As I’m reading all your post my one thought is that western medicine will never solve this for any of us. I have tried all the meds but have side effects and I refuse to become a drug addicted.
I really think lifestyle, diet, stress changes will do more. These things are hard to change.
As far as the texture of gluten free , yes it’s bad, the store bought breads, but I’m lucky to have a friend that bakes and uses almond flour. So moist are her dark cake and zuchinni muffins .
I also think that there are so many toxic things in our world , I try to avoid as much as possible.
Anyway, good luck to all of us to find what works for us.
Hey Cynthia, your right about lifestyle change. I have a “home bakery” thing going on from home (Respiratory Therapy is becoming too physically demanding) and I am trying some new gluten-free recipes. I have a few great ones that my brother in law loves, but I still cant stand the texture. A lot of them are also with almond flour. Maybe if I eat it enough I will get used to it. As for western medicine, I agree to an extent. I don’t think pain meds are the way to go. Lifestyle change and exercise is absolutely necessary, but if there is something out there that wont make me feel like I got sucker punched every time someone bumps into me the wrong way, than I wanna give it a shot. There may be side effects but I can’t live my whole life like this!
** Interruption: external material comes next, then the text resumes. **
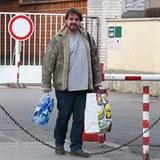 Vzal si tašky i flašky a opustil nemocnici.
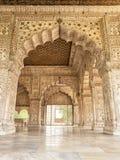 DELHI, LA INDIA - 2 DE NOVIEMBRE DE 2018: El Diwan-i-Khas restaurado en el th foto de archivo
I know what you mean, I also have arthritis, a back condition and over weight. So I want to move and exercise but sometimes I’m in so much pain. Then I think what the heck, just take the damm pills ! Lol !
Then I get them and don’t take them. I think I will just add some turmeric to my green drink , that will do it.
I will share some of the gluten free recipes soon. I have to get them from my friend . I’m going to be hosting some cooking meet up soon just to share knowledge. I was looking at the groups to see the right forum to discuss type of thing. I saw that there is one called a healthier you and was surprised to see only two members. I have my own business, I don’t think I could work for anyone since I never know when I’m going to have a real bad day.
I can relate to the “bad days”! When i sake up with a migraine, I know its likely going to be with me all day. So I dont work on staff anywhere. I work strictly through an agency at hospitals that need staff. It allows me to make my own schedule, if I’m having a bad day, no big deal, I call in. I have no commitment to feel guilty about. The down side, my shifts aren’t guaranteed, but it allows me to work on getting my business together! But this condition robs me of being able to go on staff anywhere and I have had to make changes to my life that were inconceivable 5 yrs ago. I was on the go, active, non stop. Now I’m lucky if I can clean my house. I have to down an energy drink to do the damn laundry!!